### PROBLEM
Return the part of the Istanbul blog post below that runs from "I take some" up to and including "they get better.", copied word for word.

Istanbul Revisited 2013

Jun 17th, 2013 | By Citizen X | Category: Countries of the World

Istanbul 2007.

As I start to write here in northern North America, the headlines from the old heartland of the Ottoman empire far away, between the Mediterranean and Black seas, are not encouraging.

(See : “Police lock down Taksim, PM shows off in Istanbul” ; “Turkish PM says it was his ‘duty’ to oust protestors occupying Istanbul park” ; “Turkish protesters kept away from Taksim Square by police” ; and “Turkish riot police crack down on protesters.”)

Istanbul 2013.

I take some solace from “Why Turkey protests are a good thing” by Fareed Zakaria — posted on the CNN website this past Friday. But I can’t pretend to have any idea about what will finally happen. And it seems that, whatever else, things are getting worse before they get better.

The news fills me with a quiet sadness. To start with, I spent two enchanted-tourist days in Turkey not quite half a dozen years ago, in Izmir and Istanbul. Now the current “Descent into confrontation” seems to be stealing some of my warmest recent memories of public spaces in the global village — and even a few upbeat thoughts about the future for our troubled species.

Sumandef Hakkinda, reporting from Istanmbul, 2013. Photo : Kokia Sparis.

And then if some ultimate (almost religious?) faith in democracy is especially important to you, the current descent in Istanbul and other parts of Turkey is bound to point towards some deeper summer of discontent.

The descent began in the “last week of May 2013” when “a group of people most of whom did not belong to any specific organization or ideology got together in Istanbul’s Gezi Park.” Their immediate object was to “prevent and protest the upcoming demolishing of the park for the sake of building yet another shopping mall at very center of the city.”

Istanbul 2007.

Sumandef Hakkinda, a young lady on the spot, has told her version of the story from here: The “police arrived with water cannon vehicles and pepper spray. They chased the crowds out of the park …  In the evening of May 31st the number of protesters multiplied. So did the number of police forces around the park. Meanwhile the local government of Istanbul shut down all the ways leading up to Taksim square where the Gezi Park is located. The metro was shut down, ferries were cancelled, roads were blocked … Yet more and more people made their way up to the center of the city by walking … They came from all around Istanbul. They came from all different backgrounds, different ideologies, different religions. They all gathered to prevent the demolition of something bigger than the park: The right to live as honorable citizens of this country … They gathered and continued sitting in the park. The riot police set fire to the demonstrators’ tents and attacked them with pressurized water, pepper and tear gas during a night raid. Two young people were run over by the vehicles and were killed. Another young woman … was hit in the head by one of the incoming tear gas canisters. The police were shooting them straight into the crowd.”

### SUPPLIED MATERIAL
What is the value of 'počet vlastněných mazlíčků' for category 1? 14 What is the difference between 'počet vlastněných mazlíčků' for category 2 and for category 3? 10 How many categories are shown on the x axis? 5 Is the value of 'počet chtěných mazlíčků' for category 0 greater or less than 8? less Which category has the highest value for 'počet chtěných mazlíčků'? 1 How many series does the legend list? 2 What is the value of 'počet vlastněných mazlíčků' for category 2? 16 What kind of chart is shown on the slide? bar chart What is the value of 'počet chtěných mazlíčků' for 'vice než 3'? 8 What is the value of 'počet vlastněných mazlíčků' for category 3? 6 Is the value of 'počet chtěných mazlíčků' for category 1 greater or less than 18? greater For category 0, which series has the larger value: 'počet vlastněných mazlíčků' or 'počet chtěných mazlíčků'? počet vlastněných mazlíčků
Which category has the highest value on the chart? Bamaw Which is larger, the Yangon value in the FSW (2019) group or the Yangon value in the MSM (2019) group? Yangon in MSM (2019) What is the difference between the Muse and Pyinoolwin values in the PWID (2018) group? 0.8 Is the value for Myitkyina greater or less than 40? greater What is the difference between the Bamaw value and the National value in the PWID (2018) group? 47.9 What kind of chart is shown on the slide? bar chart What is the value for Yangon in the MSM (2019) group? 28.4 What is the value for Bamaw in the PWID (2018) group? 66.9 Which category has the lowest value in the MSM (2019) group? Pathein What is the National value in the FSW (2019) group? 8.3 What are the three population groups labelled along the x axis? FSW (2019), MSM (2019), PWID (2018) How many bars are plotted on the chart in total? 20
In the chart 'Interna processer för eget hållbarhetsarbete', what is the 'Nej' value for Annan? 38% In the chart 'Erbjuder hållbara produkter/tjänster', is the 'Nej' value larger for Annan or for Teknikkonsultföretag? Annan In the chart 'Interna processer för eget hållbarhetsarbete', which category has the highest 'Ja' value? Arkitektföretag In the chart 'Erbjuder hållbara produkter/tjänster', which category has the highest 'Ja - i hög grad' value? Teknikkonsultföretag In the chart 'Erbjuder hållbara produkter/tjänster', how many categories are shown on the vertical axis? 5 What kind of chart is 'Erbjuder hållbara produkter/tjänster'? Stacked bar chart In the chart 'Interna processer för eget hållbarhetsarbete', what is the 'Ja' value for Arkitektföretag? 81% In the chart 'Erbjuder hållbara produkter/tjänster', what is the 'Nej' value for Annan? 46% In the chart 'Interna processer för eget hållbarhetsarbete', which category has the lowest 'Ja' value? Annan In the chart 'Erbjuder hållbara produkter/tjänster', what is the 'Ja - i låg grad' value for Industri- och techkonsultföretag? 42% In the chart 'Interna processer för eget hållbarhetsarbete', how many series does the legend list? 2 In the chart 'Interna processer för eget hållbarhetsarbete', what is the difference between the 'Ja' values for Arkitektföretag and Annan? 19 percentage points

### YOUR RESPONSE
I take some solace from “Why Turkey protests are a good thing” by Fareed Zakaria — posted on the CNN website this past Friday. But I can’t pretend to have any idea about what will finally happen. And it seems that, whatever else, things are getting worse before they get better.